Exercise description:
Return the lines of the material unchanged, starting at the line that contains "Considering what is" and ending with the last line of the material.

(Stored data)

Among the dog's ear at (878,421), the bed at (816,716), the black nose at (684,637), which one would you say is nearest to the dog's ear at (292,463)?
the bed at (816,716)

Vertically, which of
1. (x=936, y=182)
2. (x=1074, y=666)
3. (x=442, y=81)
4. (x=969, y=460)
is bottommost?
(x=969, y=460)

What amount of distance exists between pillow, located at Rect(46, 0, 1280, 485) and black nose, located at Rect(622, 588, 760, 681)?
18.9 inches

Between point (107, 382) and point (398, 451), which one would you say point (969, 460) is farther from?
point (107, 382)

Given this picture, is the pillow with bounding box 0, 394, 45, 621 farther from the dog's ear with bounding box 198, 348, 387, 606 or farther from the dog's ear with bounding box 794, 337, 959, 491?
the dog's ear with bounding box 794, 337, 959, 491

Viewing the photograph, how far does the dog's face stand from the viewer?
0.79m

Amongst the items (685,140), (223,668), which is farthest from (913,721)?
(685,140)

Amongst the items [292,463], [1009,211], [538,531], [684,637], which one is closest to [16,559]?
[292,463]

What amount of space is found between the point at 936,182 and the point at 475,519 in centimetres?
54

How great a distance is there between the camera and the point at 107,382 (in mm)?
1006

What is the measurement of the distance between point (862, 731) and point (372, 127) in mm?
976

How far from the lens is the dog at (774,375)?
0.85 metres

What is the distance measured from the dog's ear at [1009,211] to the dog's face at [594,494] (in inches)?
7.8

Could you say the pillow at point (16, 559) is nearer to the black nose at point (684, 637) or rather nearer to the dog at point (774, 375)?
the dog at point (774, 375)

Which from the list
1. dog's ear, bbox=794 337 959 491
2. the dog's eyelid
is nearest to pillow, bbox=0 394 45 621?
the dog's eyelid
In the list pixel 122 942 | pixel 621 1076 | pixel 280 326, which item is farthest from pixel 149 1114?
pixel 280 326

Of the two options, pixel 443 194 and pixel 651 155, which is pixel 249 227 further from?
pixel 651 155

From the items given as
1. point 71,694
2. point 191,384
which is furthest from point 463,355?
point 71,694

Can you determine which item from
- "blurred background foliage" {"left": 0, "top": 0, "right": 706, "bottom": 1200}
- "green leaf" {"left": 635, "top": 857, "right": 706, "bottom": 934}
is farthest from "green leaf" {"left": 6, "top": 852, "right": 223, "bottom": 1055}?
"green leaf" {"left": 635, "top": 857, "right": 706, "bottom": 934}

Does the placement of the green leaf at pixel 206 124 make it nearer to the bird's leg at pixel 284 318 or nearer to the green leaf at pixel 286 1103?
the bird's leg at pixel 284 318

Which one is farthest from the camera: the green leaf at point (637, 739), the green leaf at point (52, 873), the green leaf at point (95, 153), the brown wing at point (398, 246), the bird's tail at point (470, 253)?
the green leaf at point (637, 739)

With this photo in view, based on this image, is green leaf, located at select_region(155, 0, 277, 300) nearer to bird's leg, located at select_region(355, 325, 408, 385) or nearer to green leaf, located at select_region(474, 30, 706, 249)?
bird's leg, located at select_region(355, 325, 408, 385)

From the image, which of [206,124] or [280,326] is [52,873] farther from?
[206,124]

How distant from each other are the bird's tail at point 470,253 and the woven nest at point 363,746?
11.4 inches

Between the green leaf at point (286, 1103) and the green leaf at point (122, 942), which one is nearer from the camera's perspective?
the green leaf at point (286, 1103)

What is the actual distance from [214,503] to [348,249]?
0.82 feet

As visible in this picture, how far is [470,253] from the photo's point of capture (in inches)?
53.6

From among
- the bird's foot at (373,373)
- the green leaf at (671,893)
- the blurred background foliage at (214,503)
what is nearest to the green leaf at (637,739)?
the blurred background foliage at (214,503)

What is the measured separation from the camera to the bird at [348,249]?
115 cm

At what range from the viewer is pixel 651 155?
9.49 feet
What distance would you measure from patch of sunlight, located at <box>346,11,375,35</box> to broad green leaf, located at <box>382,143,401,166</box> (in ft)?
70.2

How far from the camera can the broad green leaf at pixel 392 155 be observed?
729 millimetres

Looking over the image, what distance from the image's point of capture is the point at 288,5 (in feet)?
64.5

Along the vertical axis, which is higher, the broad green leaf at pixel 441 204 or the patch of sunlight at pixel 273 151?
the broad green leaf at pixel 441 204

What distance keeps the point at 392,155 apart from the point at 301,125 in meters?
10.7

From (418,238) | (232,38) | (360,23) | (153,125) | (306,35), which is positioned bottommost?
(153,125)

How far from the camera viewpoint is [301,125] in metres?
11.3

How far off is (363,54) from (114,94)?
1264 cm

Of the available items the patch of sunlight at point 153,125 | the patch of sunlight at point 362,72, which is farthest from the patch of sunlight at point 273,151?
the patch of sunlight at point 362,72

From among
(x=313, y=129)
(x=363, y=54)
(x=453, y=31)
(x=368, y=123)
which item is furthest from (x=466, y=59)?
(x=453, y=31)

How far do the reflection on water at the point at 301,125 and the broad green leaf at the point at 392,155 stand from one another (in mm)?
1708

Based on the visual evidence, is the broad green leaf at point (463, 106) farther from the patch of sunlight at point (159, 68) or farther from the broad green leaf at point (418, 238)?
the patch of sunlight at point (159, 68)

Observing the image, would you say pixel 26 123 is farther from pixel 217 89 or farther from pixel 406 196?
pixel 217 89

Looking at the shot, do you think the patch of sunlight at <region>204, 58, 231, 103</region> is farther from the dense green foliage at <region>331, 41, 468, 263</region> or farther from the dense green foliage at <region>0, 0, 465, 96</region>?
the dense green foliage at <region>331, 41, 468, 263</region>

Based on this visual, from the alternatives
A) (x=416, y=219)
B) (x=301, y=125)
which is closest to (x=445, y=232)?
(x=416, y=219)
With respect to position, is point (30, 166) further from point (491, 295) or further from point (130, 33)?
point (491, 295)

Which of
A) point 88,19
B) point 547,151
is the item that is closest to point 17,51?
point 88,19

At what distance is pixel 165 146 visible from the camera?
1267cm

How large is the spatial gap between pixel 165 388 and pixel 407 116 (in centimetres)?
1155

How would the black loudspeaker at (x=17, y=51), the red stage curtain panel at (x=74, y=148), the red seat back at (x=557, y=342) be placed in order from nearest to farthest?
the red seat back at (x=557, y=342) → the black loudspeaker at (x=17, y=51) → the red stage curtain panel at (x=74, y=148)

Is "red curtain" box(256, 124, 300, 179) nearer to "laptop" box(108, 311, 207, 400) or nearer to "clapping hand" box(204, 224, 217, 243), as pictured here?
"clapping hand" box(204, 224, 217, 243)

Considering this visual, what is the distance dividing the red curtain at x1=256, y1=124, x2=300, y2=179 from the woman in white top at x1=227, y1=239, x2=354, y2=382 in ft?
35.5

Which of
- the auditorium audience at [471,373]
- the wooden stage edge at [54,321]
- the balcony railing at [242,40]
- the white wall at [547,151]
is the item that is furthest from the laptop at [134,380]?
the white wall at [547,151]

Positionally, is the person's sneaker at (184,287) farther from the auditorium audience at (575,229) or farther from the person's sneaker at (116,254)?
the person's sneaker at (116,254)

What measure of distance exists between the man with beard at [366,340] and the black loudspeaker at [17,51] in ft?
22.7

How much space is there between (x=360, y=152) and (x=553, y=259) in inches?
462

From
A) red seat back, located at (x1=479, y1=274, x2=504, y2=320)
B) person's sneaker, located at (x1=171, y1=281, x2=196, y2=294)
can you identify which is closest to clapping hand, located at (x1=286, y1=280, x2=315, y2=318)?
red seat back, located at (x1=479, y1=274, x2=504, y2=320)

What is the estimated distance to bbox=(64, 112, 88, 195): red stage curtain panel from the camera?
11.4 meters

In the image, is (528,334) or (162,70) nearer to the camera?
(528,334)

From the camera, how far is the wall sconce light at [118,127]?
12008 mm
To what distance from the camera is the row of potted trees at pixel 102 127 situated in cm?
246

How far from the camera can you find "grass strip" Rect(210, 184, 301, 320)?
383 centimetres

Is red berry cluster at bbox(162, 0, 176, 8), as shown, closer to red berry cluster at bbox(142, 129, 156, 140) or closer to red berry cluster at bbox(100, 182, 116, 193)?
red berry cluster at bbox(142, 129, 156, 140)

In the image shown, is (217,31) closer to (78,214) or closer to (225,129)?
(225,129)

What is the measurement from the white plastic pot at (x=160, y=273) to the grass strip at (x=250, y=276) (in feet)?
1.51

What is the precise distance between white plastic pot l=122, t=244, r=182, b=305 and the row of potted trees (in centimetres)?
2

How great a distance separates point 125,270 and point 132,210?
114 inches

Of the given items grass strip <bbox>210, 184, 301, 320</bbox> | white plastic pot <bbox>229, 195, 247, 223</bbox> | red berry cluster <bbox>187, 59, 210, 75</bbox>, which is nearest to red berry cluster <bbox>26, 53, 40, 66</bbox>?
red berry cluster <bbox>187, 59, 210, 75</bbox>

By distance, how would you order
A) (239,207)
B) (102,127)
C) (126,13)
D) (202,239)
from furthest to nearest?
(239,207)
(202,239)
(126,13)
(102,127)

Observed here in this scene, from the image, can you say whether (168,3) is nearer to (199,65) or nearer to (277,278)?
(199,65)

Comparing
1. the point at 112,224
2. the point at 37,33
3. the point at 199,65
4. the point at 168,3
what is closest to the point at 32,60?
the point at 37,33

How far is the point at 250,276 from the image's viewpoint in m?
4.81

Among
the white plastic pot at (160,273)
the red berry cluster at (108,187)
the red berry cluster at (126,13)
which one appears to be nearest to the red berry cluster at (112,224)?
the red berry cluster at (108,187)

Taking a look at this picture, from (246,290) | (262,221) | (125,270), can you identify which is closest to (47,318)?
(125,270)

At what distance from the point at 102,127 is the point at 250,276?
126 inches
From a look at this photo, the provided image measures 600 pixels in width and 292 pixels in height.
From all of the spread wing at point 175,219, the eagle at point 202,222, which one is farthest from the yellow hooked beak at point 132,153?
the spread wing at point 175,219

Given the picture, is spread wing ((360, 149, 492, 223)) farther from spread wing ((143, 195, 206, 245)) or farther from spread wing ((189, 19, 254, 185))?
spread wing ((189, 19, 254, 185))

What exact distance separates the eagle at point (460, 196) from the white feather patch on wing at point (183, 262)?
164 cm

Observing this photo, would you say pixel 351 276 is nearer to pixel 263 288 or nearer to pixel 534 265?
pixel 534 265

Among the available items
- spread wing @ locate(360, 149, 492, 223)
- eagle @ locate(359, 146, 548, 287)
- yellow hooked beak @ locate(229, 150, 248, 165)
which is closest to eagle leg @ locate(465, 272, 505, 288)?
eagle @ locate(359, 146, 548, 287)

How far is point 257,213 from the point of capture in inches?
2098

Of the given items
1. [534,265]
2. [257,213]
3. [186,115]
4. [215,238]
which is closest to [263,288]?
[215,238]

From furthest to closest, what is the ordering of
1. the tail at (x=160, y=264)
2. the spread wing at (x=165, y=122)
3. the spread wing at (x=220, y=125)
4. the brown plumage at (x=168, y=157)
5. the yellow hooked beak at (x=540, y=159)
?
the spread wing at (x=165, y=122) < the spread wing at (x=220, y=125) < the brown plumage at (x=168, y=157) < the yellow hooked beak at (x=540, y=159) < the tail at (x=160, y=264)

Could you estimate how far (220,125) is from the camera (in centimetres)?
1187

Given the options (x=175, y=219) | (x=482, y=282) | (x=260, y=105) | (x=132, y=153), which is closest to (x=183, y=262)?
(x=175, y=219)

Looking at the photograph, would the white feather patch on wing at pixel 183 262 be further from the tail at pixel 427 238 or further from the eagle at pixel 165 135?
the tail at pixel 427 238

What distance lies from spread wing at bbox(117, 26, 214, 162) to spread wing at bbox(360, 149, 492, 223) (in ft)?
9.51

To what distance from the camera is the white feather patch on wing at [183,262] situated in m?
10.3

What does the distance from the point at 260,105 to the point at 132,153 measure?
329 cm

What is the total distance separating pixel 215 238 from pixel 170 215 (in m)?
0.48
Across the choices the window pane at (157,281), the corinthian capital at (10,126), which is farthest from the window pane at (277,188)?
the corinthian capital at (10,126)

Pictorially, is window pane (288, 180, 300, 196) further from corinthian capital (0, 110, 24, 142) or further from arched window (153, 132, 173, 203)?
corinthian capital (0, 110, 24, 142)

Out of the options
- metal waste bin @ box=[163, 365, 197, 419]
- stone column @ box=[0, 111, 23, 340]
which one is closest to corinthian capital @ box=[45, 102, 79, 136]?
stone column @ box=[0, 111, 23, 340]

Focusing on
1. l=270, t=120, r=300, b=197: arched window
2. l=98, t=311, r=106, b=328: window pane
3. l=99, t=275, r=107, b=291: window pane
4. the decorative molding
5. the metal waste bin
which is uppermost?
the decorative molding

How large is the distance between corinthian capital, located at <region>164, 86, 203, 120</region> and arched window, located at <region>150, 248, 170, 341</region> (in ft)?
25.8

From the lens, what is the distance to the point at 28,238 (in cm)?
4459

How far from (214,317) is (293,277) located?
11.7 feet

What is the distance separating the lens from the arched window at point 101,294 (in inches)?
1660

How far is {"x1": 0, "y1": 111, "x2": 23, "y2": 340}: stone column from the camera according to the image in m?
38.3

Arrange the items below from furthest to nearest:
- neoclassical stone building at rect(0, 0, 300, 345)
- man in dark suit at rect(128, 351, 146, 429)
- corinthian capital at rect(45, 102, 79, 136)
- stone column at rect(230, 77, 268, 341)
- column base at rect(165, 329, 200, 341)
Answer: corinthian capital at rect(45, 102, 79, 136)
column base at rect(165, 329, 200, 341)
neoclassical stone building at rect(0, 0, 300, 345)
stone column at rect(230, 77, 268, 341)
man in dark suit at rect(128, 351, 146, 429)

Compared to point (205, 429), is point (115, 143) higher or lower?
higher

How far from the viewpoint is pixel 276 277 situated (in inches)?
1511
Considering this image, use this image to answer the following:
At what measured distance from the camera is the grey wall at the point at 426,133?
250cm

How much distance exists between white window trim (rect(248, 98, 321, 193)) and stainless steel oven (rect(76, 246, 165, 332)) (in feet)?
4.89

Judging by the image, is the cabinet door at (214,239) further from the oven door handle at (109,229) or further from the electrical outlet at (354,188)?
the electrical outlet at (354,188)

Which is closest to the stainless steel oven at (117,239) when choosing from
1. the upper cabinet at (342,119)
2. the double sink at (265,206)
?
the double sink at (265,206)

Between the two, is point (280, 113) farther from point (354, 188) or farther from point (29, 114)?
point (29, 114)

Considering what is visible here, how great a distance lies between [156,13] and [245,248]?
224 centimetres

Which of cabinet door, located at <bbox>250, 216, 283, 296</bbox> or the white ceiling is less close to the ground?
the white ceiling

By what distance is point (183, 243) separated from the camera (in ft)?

Completed exercise:
Considering what is visible here, how great a distance lies between [156,13] and [245,248]?
224 centimetres

Which of cabinet door, located at <bbox>250, 216, 283, 296</bbox> or the white ceiling is less close to the ground?
the white ceiling

By what distance is point (183, 243) separated from the camera (in ft)?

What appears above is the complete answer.